Advice from the Thugs to the Treasury Secretary Geithner

This is the best part:

The unanimous opinion among The Thugz was that you must base your work around a time-tested law of ghetto capitalism: losers must die in full view. What? This doesn’t make sense. O.K., well, let me explain. Your first mistake (more accurately, your predecessor’s error) was to mix the bad apples (banks) with the good (banks).

By doing so, you forgot what makes capitalism so much fun: winners win at the losers’ expense, and everyone gets to watch and laugh. Sort of like public hangings, except reported on the financial pages. Otherwise, why read The Wall Street Journal? (my emphasisi in bold)

Bottom Line:

The moral is: don’t ever take the joy of death away from the public. Because if you don’t see losers in pain, you begin to think the game is rigged.

Read the whole thing here.

Friday, February 20, 2009

Books I Have Been Reading

1. Animal Spirits by Yale's Bob Shiller and Nobel Laurate George Akerlof.

2. The Science of Fear by Daniel Gardner. I am more and more interested in the behavioral aspects of economics, though I do not necessarily suscribe to their policy prescriptions.

3. Bernanke's Test by the same guy who wrote a book on Chicago School of Economics.

Clash of Economic Ideas

For those who are interested in the debate of the 1930s on the potency of different economic policies in fending of economic downturn, which of course is relevant to the current debate on how to react to the current economic crisis, Austrian economist Larry White at U of Missouri St. Louis, is in the process of writing a book on the topic.
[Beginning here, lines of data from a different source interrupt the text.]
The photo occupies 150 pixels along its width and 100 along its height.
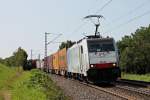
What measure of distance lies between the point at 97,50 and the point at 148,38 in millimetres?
54872

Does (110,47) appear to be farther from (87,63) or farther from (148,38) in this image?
(148,38)

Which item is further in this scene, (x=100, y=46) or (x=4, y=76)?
(x=4, y=76)

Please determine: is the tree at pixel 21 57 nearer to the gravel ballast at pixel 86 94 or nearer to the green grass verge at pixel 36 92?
the gravel ballast at pixel 86 94

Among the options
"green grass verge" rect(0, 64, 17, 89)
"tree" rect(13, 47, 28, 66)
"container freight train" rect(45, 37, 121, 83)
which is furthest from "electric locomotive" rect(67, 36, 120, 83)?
"tree" rect(13, 47, 28, 66)

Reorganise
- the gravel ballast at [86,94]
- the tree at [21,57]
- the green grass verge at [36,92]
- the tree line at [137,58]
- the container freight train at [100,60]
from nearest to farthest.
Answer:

Here is one of the chapters. (Scroll down the page and you will see it, Larry is presenting the paper at the NYU market process seminar)

Dr Doom

An interview of NYU's Nouriel Roubini, aka Dr Doom, in WSJ, more here.

Here are the best bits:

What exactly is Nouriel Roubini's economic philosophy? "I believe in market economics," he says, with some emphasis. "But to paraphrase Churchill -- who said this about democracy and political regimes -- a market economy might be the worst economic regime available, apart from the alternatives.

"I believe that people react to incentives, that incentives matter, and that prices reflect the way things should be allocated. But I also believe that market economies sometimes have market failures, and when these occur, there's a role for prudential -- not excessive -- regulation of the financial system. The two things that Greenspan got totally wrong were his beliefs that, one, markets self-regulate, and two, that there's no market failure."

How could Mr. Greenspan have been so naïve, I ask, hoping to get a rise. "Well," says Mr. Roubini, "at some level it's good to have a framework to think about the world, in which you emphasize the role of incentives and market economics . . . fair enough! But I think it led to an excessive ideological belief that there are no market failures, and no issues of distortions on incentives. Also, central banks were created to provide financial stability. Greenspan forgot this, and that was a mistake. I think there were ideological blinders, taking Ayn Rand's view of the world to an extreme.